SOURCE PASSAGE:
* * *
Moore, Signs honored by Tread of Pioneers with Leckenby, Larson awards

The 2018 Leckenby Pioneer Award was presented to Noreen Moore, who poses for a photograph with Candice Bannister, executive director of the Tread of Pioneers Museum. (Photograph courtesy of Candice Bannister)

STEAMBOAT SPRINGS — The winners of the 2018 Leckenby and Larson Awards have left lasting impressions and enriched the quality of life in Routt County.

South Routt resident Noreen Moore was honored with the Leckenby Pioneer Award, and the late Wes Signs, of Hayden, received the Stanley L. Larson Award, which is always awarded posthumously.

“These are awards that we have been doing since 1980,” said Candice Bannister, executive director for Tread of Pioneers museum, which sponsors the annual awards. “We have a volunteer committee that comes together to choose the awardees that is made up of longtime locals and historians from all over the county.”

Moore moved to Routt County in 1972, where she lived and ran a restaurant with her late husband, Dinty. Her work in South Routt has included helping to build a youth center, organizing efforts to make improvements in Yampa following the Royal Hotel fire, and most recently, working to restore Crossan’s M & A Market.

Moore was a key player with Friends of Crossan’s, the group that raised money and worked to renovate the historic Yampa building into a space to house the local museum, town offices and community space.

Moore, however, is quick to point out that success is something she shares with the others who worked on the project.

“I myself did not think of all these things to do,” Moore said. “These things kind of came about because there were other members of the community — whether it is a youth center, or community building or Crossan’s — that said this would be really neat to do.

“I’ve always been a very positive person, and a person that figures most anything is possible,” Moore explained. “I think people kind of found me in a way … It’s kind of amazing what happens when you say ‘yes.’”
* * *
DIRECTIONS:
1/ In what year did Noreen Moore move to Routt County, according to the awards article?
2/ Please list each effort that the awards article names in the sentence beginning "Her work in South Routt has included."

Scene geometry reasoning data:
* * *
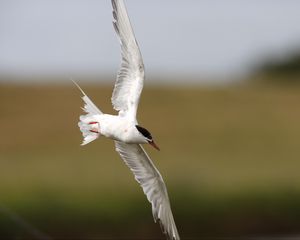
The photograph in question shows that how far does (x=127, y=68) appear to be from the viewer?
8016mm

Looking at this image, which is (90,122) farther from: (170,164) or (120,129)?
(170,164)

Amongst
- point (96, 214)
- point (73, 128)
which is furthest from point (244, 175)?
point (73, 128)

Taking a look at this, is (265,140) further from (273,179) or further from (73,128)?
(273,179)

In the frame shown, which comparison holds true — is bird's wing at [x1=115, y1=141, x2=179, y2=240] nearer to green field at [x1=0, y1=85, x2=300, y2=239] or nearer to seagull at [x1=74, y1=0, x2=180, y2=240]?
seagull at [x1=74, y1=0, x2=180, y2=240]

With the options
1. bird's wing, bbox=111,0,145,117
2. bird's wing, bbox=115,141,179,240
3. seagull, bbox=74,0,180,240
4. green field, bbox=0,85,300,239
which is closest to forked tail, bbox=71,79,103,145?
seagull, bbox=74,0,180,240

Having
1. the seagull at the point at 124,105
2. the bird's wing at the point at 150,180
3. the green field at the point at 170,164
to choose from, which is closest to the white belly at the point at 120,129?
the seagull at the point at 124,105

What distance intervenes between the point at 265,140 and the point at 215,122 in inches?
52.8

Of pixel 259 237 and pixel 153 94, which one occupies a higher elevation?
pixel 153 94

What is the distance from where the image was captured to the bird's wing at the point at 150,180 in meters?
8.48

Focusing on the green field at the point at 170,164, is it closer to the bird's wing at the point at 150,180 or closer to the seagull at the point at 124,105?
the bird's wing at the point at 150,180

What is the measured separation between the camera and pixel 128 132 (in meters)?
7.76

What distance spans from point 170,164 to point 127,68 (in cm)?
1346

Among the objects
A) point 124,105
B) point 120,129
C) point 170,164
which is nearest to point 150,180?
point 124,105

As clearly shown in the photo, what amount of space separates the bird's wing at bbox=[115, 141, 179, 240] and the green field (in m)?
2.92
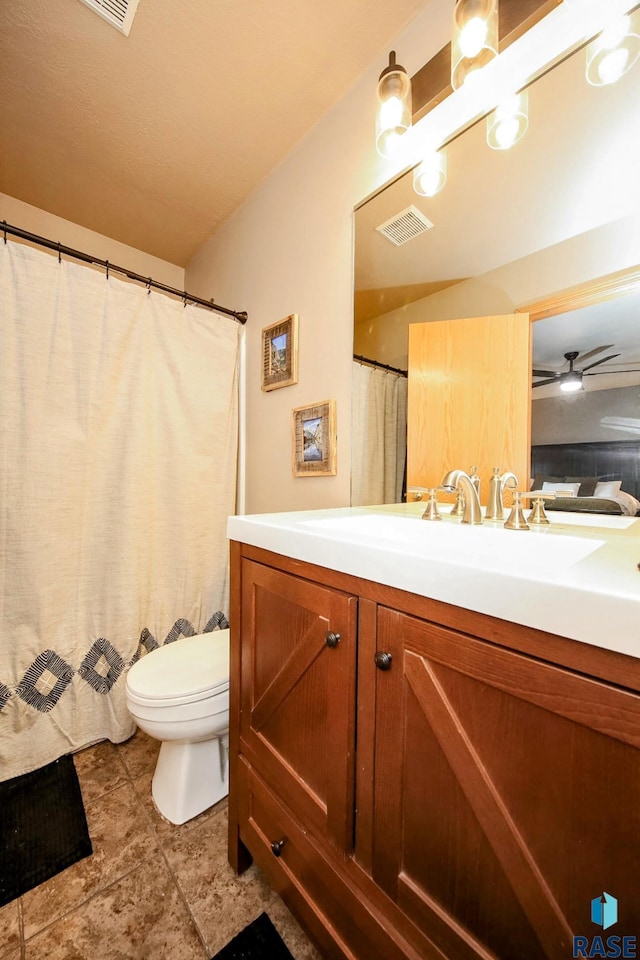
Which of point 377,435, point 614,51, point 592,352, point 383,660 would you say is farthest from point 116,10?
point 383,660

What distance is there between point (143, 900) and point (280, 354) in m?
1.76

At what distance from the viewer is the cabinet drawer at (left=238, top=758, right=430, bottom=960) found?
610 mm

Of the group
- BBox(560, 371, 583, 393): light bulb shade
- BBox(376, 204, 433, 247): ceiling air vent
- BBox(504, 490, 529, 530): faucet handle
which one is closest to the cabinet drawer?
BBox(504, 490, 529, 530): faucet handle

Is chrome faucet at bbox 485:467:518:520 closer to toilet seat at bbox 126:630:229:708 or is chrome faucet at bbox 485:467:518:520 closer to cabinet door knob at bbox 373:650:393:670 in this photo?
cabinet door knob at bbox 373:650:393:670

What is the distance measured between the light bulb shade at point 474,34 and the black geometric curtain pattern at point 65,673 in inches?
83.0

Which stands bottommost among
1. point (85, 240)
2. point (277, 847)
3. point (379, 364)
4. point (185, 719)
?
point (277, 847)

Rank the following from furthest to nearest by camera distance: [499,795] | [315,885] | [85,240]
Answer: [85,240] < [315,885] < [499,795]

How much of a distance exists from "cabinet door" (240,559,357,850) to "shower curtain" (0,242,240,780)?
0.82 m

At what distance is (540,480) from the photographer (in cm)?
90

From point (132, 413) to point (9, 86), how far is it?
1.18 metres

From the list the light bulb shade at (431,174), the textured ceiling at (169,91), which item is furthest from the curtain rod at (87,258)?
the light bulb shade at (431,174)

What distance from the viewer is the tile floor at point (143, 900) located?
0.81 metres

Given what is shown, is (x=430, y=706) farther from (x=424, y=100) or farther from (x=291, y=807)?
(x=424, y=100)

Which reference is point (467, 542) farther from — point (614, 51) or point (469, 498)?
* * *
ANSWERS TO THE PROBLEMS:
1/ 1972

2/
- Helping to build a youth center
- Organizing efforts to make improvements in Yampa following the Royal Hotel fire
- Working to restore Crossan's M & A Market